"Оловянная принцесса" - читать интересную книгу автора (Пулман Филип)

Глава четырнадцатая Предательство

Сквозь сон Бекки услышала стук в дверь и пробормотала:

— Уходите. Наи аb! Leine ziehe!

Но кто бы там ни был, уходить он явно не собирался. Вместо этого снова раздался стук, затем дверь слегка приоткрылась.

— Это я, — послышался тихий голос Джима. — Мне надо с тобой поговорить. Спишь? Вот незадача. Пойду разожгу камин и налью тебе чего-нибудь.

Бекки что-то пробурчала в ответ. Джим закрыл дверь, и она, все еще до конца не проснувшись, потянулась за своим пеньюаром. Через пару минут, растрепанная, заспанная, босая, Бекки выбралась в маленькую гостиную. Джим стоял у заново разожженного камина, держа в руках бутылку вина и два стакана. Он выглядел как моряк, на нем были грубые брюки, ботинки на каучуковой подошве и темно-синий свитер, который ему связала миссис Голдберг. Грубая куртка была перекинута через спинку стула.

— Как ты выглядишь? — раздраженно сказала она. — «Вот я на люгере, и девчонка моя», да? Я не хочу вина. Я хочу какао. Schokolade. Ты хоть представляешь себе, как я устала? Зачем мне вино? И тебе оно тоже ни к чему, ты и так пива достаточно выпил, от тебя несет… ах, какая гадость! Если бы ты был джентльменом, ты бы никогда не ворвался в чужую комнату без Schokolade. Иди и принеси мне его сейчас же. Ну ладно, не надо. Все слуги спят, а ты точно подожжешь кухню. Так чего тебе надо?
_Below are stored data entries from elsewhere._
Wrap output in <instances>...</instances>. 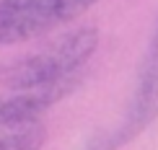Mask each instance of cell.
I'll use <instances>...</instances> for the list:
<instances>
[{
	"instance_id": "obj_4",
	"label": "cell",
	"mask_w": 158,
	"mask_h": 150,
	"mask_svg": "<svg viewBox=\"0 0 158 150\" xmlns=\"http://www.w3.org/2000/svg\"><path fill=\"white\" fill-rule=\"evenodd\" d=\"M158 119V60L143 57L140 73H137L135 91L127 101L122 122L117 124L114 135L106 137L109 150L130 145L135 137H140L145 129Z\"/></svg>"
},
{
	"instance_id": "obj_2",
	"label": "cell",
	"mask_w": 158,
	"mask_h": 150,
	"mask_svg": "<svg viewBox=\"0 0 158 150\" xmlns=\"http://www.w3.org/2000/svg\"><path fill=\"white\" fill-rule=\"evenodd\" d=\"M78 80L55 83L47 88L18 91L0 101V150H44V114L78 88Z\"/></svg>"
},
{
	"instance_id": "obj_3",
	"label": "cell",
	"mask_w": 158,
	"mask_h": 150,
	"mask_svg": "<svg viewBox=\"0 0 158 150\" xmlns=\"http://www.w3.org/2000/svg\"><path fill=\"white\" fill-rule=\"evenodd\" d=\"M98 0H0V44L39 39L81 18Z\"/></svg>"
},
{
	"instance_id": "obj_1",
	"label": "cell",
	"mask_w": 158,
	"mask_h": 150,
	"mask_svg": "<svg viewBox=\"0 0 158 150\" xmlns=\"http://www.w3.org/2000/svg\"><path fill=\"white\" fill-rule=\"evenodd\" d=\"M98 49V29L96 26H81L75 31L57 36L47 47L36 49L34 55L18 60L5 73V86L13 93L18 91L47 88L55 83L78 80L83 78V67Z\"/></svg>"
},
{
	"instance_id": "obj_6",
	"label": "cell",
	"mask_w": 158,
	"mask_h": 150,
	"mask_svg": "<svg viewBox=\"0 0 158 150\" xmlns=\"http://www.w3.org/2000/svg\"><path fill=\"white\" fill-rule=\"evenodd\" d=\"M83 150H109V142H106V137H96V140H91Z\"/></svg>"
},
{
	"instance_id": "obj_5",
	"label": "cell",
	"mask_w": 158,
	"mask_h": 150,
	"mask_svg": "<svg viewBox=\"0 0 158 150\" xmlns=\"http://www.w3.org/2000/svg\"><path fill=\"white\" fill-rule=\"evenodd\" d=\"M145 55H148V57H156V60H158V21H156V29H153V36H150V44H148Z\"/></svg>"
}]
</instances>
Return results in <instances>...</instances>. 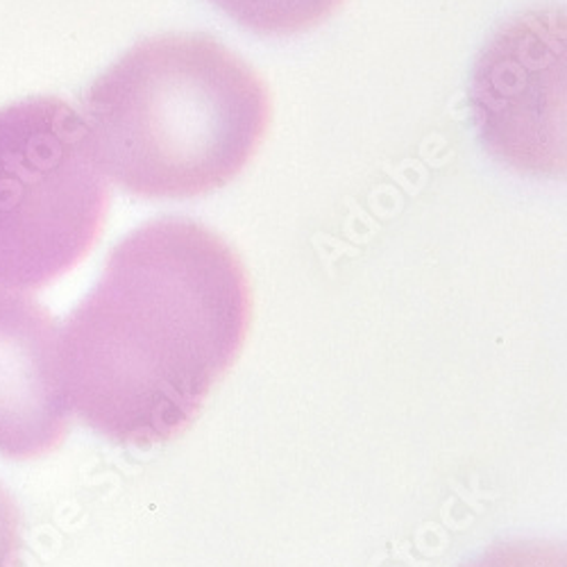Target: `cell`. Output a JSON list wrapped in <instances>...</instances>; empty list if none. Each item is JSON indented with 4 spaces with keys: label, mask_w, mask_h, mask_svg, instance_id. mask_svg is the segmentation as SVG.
Wrapping results in <instances>:
<instances>
[{
    "label": "cell",
    "mask_w": 567,
    "mask_h": 567,
    "mask_svg": "<svg viewBox=\"0 0 567 567\" xmlns=\"http://www.w3.org/2000/svg\"><path fill=\"white\" fill-rule=\"evenodd\" d=\"M252 318L250 272L218 231L173 216L134 229L58 339L73 417L125 447L177 441L239 361Z\"/></svg>",
    "instance_id": "cell-1"
},
{
    "label": "cell",
    "mask_w": 567,
    "mask_h": 567,
    "mask_svg": "<svg viewBox=\"0 0 567 567\" xmlns=\"http://www.w3.org/2000/svg\"><path fill=\"white\" fill-rule=\"evenodd\" d=\"M105 159L151 200L209 196L257 157L272 121L266 80L209 34L141 41L96 89Z\"/></svg>",
    "instance_id": "cell-2"
},
{
    "label": "cell",
    "mask_w": 567,
    "mask_h": 567,
    "mask_svg": "<svg viewBox=\"0 0 567 567\" xmlns=\"http://www.w3.org/2000/svg\"><path fill=\"white\" fill-rule=\"evenodd\" d=\"M486 148L534 177L565 175V10L515 17L484 49L470 91Z\"/></svg>",
    "instance_id": "cell-3"
},
{
    "label": "cell",
    "mask_w": 567,
    "mask_h": 567,
    "mask_svg": "<svg viewBox=\"0 0 567 567\" xmlns=\"http://www.w3.org/2000/svg\"><path fill=\"white\" fill-rule=\"evenodd\" d=\"M58 332L28 302L0 298V456L37 461L58 452L73 413L58 372Z\"/></svg>",
    "instance_id": "cell-4"
},
{
    "label": "cell",
    "mask_w": 567,
    "mask_h": 567,
    "mask_svg": "<svg viewBox=\"0 0 567 567\" xmlns=\"http://www.w3.org/2000/svg\"><path fill=\"white\" fill-rule=\"evenodd\" d=\"M212 3L255 34L291 37L332 19L346 0H212Z\"/></svg>",
    "instance_id": "cell-5"
},
{
    "label": "cell",
    "mask_w": 567,
    "mask_h": 567,
    "mask_svg": "<svg viewBox=\"0 0 567 567\" xmlns=\"http://www.w3.org/2000/svg\"><path fill=\"white\" fill-rule=\"evenodd\" d=\"M463 567H565V554L554 543L519 540L493 547Z\"/></svg>",
    "instance_id": "cell-6"
},
{
    "label": "cell",
    "mask_w": 567,
    "mask_h": 567,
    "mask_svg": "<svg viewBox=\"0 0 567 567\" xmlns=\"http://www.w3.org/2000/svg\"><path fill=\"white\" fill-rule=\"evenodd\" d=\"M23 513L12 491L0 482V567H23Z\"/></svg>",
    "instance_id": "cell-7"
}]
</instances>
— Я могу сделать тебе чашку чаю, — услужливо предложил Джим. — Запросто.

— Чай? Тьфу! Английское пойло. Чего тебе надо?

— Мне надо, чтобы ты выслушала меня. Сядь и положи кочергу в огонь.

— Вот подогретое вино — другое дело…

Он вытащил из кармана бумажный кулек, вытряс оттуда немного сахару и специй в каждый стакан и залил все это красным вином. Когда кочерга нагрелась, осторожно, чтобы не дотронуться до стекла, опустил ее в вино. Жидкость злобно зашипела и забулькала.
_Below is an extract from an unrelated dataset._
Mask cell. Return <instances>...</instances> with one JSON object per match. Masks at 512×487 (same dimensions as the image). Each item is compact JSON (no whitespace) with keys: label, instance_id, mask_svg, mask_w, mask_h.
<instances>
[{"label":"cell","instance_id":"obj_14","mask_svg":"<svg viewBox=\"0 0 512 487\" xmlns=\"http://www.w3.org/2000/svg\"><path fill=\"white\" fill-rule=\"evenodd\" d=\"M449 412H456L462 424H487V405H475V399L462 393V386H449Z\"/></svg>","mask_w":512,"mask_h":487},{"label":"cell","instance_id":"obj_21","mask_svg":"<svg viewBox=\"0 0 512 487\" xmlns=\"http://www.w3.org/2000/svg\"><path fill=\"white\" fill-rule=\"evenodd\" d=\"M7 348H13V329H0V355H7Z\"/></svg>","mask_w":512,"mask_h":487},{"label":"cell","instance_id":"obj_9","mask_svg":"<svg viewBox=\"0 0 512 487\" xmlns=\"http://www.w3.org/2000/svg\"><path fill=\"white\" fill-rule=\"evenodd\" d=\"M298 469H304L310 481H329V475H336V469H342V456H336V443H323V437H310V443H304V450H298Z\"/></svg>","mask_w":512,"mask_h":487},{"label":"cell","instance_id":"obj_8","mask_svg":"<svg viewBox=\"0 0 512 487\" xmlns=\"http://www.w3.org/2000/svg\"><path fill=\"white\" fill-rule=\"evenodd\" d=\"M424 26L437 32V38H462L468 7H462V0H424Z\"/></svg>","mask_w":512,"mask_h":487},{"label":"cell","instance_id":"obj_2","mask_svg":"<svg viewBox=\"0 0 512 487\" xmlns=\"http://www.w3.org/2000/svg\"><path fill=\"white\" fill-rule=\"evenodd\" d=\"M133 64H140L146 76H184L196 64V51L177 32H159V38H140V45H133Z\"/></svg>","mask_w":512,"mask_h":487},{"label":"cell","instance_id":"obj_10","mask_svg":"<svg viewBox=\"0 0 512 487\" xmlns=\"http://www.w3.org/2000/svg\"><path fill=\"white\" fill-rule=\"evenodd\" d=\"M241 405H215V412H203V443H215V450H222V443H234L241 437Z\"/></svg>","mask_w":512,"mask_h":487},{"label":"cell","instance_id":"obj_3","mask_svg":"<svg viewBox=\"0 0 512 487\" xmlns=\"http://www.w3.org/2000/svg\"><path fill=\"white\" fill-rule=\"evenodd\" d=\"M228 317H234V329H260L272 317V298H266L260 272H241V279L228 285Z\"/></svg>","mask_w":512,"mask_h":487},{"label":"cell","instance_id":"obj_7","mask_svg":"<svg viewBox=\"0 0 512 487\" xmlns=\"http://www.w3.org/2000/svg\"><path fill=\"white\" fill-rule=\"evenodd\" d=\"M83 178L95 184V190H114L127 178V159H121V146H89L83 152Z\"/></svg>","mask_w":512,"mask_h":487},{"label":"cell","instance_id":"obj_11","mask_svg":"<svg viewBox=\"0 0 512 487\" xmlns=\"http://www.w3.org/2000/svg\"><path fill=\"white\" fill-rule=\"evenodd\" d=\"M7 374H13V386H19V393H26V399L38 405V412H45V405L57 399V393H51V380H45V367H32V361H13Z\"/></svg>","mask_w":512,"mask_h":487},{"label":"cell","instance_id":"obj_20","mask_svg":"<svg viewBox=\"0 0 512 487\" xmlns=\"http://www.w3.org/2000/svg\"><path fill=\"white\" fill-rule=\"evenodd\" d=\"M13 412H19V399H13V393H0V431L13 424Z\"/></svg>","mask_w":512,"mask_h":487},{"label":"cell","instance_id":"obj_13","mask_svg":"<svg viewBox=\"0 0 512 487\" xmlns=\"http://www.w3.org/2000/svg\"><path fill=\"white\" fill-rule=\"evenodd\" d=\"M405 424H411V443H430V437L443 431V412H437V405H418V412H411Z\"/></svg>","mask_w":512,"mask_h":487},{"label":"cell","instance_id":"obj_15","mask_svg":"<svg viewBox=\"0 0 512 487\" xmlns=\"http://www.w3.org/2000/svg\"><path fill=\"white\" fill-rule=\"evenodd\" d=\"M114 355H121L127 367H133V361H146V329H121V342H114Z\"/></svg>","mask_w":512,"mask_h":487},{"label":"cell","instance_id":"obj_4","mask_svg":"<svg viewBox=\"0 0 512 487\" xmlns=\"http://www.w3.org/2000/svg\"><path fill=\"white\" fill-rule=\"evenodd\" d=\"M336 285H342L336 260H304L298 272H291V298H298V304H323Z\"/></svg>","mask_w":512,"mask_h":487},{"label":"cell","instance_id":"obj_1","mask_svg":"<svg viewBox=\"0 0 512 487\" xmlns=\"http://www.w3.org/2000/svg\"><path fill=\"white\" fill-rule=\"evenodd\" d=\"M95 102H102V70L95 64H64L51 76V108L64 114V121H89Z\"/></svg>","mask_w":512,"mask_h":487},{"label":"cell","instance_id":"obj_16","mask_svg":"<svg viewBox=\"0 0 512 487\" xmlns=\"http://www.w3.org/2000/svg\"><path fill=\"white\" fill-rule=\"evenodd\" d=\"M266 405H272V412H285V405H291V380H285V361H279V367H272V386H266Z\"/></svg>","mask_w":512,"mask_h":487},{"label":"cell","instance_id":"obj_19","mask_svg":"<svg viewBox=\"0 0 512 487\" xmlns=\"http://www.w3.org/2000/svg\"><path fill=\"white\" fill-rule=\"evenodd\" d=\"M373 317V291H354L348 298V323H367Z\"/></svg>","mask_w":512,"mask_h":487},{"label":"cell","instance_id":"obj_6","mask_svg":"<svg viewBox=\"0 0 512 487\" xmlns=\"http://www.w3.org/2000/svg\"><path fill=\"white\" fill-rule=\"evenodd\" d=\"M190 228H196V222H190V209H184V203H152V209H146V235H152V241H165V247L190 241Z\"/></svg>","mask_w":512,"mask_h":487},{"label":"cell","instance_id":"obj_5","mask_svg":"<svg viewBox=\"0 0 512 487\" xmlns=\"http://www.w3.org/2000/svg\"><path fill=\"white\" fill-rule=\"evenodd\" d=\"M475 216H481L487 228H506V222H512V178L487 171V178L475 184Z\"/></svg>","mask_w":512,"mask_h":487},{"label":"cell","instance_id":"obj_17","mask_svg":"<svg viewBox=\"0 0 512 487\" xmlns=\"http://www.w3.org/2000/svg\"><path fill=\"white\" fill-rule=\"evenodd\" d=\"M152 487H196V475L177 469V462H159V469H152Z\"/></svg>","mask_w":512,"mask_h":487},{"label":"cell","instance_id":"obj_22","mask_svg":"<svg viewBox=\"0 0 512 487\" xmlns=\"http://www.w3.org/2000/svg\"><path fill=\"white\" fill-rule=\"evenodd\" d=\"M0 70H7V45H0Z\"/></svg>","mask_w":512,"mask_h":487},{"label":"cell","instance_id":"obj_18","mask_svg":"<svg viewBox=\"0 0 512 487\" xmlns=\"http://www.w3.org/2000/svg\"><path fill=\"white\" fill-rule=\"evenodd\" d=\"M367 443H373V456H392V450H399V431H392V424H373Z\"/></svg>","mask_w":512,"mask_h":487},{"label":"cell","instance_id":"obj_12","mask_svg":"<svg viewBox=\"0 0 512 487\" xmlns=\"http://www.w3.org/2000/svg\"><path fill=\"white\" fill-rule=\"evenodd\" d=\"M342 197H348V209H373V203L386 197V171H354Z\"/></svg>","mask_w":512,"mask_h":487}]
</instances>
— Попало немного сажи, но ничего, сойдет, — сказал Джим и передал ей стакан.

Бекки села у огня, положила босые ноги на каминную решетку и, потягивая вино, приготовилась внимать Джиму.
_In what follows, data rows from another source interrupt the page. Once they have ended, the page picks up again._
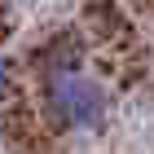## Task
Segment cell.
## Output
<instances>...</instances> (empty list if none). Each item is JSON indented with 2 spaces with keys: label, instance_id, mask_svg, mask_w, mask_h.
Instances as JSON below:
<instances>
[{
  "label": "cell",
  "instance_id": "1",
  "mask_svg": "<svg viewBox=\"0 0 154 154\" xmlns=\"http://www.w3.org/2000/svg\"><path fill=\"white\" fill-rule=\"evenodd\" d=\"M40 110L57 132H101L115 115V93L101 75H93L75 53L48 57L40 71Z\"/></svg>",
  "mask_w": 154,
  "mask_h": 154
},
{
  "label": "cell",
  "instance_id": "2",
  "mask_svg": "<svg viewBox=\"0 0 154 154\" xmlns=\"http://www.w3.org/2000/svg\"><path fill=\"white\" fill-rule=\"evenodd\" d=\"M9 93H13V57L0 48V101H5Z\"/></svg>",
  "mask_w": 154,
  "mask_h": 154
}]
</instances>
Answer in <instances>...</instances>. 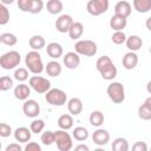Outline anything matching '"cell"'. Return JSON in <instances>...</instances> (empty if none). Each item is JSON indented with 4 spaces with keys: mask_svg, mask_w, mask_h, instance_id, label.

Он рассказал ей обо всем, что произошло, начиная с их встречи на террасе два дня назад. Она слушала и ужасалась. После всех трудов последних дней ей казалось, что она разбирается в политике — сложной, но открытой, .где все достигается путем кропотливых переговоров и компромисса. Как же она была не права! Оказывается, все это время вдали от посторонних глаз велась совершенно другая политика. И та простая, но секретная политика добивалась своего с помощью жестокости и силы.

— Уф! Не знаю, что и подумать… — наконец сказала она. — Так, значит, все это время барон Гедель прятал бедняжку в сумасшедшем доме? Не могу в это поверить… А эта женщина? Ты говоришь, это она убила короля Рудольфа? Где она сейчас?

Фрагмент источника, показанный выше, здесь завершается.